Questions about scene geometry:
☆ ☆ ☆ ☆ ☆ ☆ ☆
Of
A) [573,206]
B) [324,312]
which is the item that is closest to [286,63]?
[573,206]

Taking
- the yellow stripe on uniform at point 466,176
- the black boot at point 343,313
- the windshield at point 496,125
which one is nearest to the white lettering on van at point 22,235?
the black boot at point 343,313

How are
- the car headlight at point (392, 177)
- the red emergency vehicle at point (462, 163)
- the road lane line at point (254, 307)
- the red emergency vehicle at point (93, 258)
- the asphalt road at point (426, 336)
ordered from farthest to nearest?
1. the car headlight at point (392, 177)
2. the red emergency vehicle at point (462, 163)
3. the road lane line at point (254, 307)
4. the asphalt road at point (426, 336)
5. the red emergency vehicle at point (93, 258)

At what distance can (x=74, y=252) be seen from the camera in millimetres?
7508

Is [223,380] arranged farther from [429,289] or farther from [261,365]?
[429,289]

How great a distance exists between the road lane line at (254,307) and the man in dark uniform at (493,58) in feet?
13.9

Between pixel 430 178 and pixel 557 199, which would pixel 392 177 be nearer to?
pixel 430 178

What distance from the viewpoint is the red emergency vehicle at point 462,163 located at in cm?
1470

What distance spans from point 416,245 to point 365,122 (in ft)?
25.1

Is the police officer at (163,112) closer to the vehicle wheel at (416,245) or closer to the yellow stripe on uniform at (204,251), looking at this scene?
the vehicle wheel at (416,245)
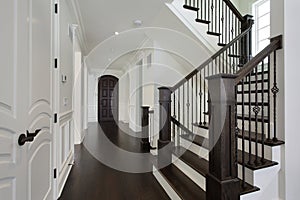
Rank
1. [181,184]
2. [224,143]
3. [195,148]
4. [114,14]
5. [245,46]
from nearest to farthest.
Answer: [224,143] < [181,184] < [195,148] < [245,46] < [114,14]

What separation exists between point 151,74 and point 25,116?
12.2 feet

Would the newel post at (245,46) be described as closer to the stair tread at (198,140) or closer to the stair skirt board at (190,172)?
the stair tread at (198,140)

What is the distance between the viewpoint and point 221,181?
152 cm

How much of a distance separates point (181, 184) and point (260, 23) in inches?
163

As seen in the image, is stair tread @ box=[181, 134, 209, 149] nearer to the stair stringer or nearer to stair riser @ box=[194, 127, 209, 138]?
stair riser @ box=[194, 127, 209, 138]

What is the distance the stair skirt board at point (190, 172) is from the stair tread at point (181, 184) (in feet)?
0.11

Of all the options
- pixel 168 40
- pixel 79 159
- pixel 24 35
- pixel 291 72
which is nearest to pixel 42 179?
pixel 24 35

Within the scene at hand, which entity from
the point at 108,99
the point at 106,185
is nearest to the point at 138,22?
the point at 106,185

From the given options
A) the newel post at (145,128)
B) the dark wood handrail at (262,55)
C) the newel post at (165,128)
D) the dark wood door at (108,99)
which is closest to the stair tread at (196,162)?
the newel post at (165,128)

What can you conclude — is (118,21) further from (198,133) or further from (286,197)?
(286,197)

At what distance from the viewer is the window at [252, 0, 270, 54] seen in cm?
428

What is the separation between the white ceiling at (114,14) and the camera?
317cm

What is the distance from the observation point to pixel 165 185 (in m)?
2.40

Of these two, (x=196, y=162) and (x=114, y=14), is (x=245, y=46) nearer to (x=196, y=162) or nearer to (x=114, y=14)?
(x=196, y=162)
☆ ☆ ☆ ☆ ☆ ☆ ☆
Copy every record above exactly as written, but leave out the pictures.

Of
A) [573,206]
B) [324,312]
which is the item that is closest to [286,63]?
[573,206]

Taking
- the yellow stripe on uniform at point 466,176
- the black boot at point 343,313
- the windshield at point 496,125
which one is nearest to the white lettering on van at point 22,235?
the black boot at point 343,313

How are
- the car headlight at point (392, 177)
- the red emergency vehicle at point (462, 163)
- the road lane line at point (254, 307)
- the red emergency vehicle at point (93, 258)
- the asphalt road at point (426, 336)
ordered from farthest to nearest?
1. the car headlight at point (392, 177)
2. the red emergency vehicle at point (462, 163)
3. the road lane line at point (254, 307)
4. the asphalt road at point (426, 336)
5. the red emergency vehicle at point (93, 258)

At what distance can (x=74, y=252) be seen from the camera in millimetres?
7508

Is [223,380] arranged farther from [429,289] or farther from [261,365]?
[429,289]

How great a distance exists between the road lane line at (254,307) and the man in dark uniform at (493,58) in feet?
13.9

Between pixel 430 178 and pixel 557 199, which would pixel 392 177 be nearer to?
pixel 430 178

What distance from the viewpoint is the red emergency vehicle at point 462,163 located at in cm?
1470

What distance spans from point 416,245 to point 365,122 (in ft)?
25.1

Is the police officer at (163,112) closer to the vehicle wheel at (416,245) or closer to the yellow stripe on uniform at (204,251), looking at this scene?
the vehicle wheel at (416,245)
Rank
1. [181,184]
2. [224,143]
3. [195,148]
4. [114,14]
5. [245,46]
from nearest to farthest.
Answer: [224,143] < [181,184] < [195,148] < [245,46] < [114,14]

What separation exists between point 151,74 and point 25,116?
12.2 feet

Would the newel post at (245,46) be described as closer to the stair tread at (198,140) or closer to the stair skirt board at (190,172)?
the stair tread at (198,140)

What is the distance between the viewpoint and point 221,181?
152 cm

How much of a distance separates point (181, 184) and point (260, 23) in inches?
163

As seen in the image, is stair tread @ box=[181, 134, 209, 149] nearer to the stair stringer or nearer to stair riser @ box=[194, 127, 209, 138]?
stair riser @ box=[194, 127, 209, 138]

What is the distance the stair skirt board at point (190, 172) is from the stair tread at point (181, 184) (in feet)?
0.11

Of all the options
- pixel 168 40
- pixel 79 159
- pixel 24 35
- pixel 291 72
which is nearest to pixel 42 179?
pixel 24 35

Within the scene at hand, which entity from
the point at 108,99
the point at 106,185
is nearest to the point at 138,22?
the point at 106,185

From the given options
A) the newel post at (145,128)
B) the dark wood handrail at (262,55)
C) the newel post at (165,128)
D) the dark wood door at (108,99)
which is closest to the stair tread at (196,162)?
the newel post at (165,128)

What can you conclude — is (118,21) further from (198,133) or further from (286,197)?
(286,197)

At what distance from the viewer is the window at [252, 0, 270, 54] seen in cm?
428

What is the separation between the white ceiling at (114,14) and the camera?
317cm

What is the distance from the observation point to pixel 165 185 (in m)?
2.40

Of these two, (x=196, y=162) and (x=114, y=14), is (x=245, y=46) nearer to (x=196, y=162) or nearer to (x=114, y=14)?
(x=196, y=162)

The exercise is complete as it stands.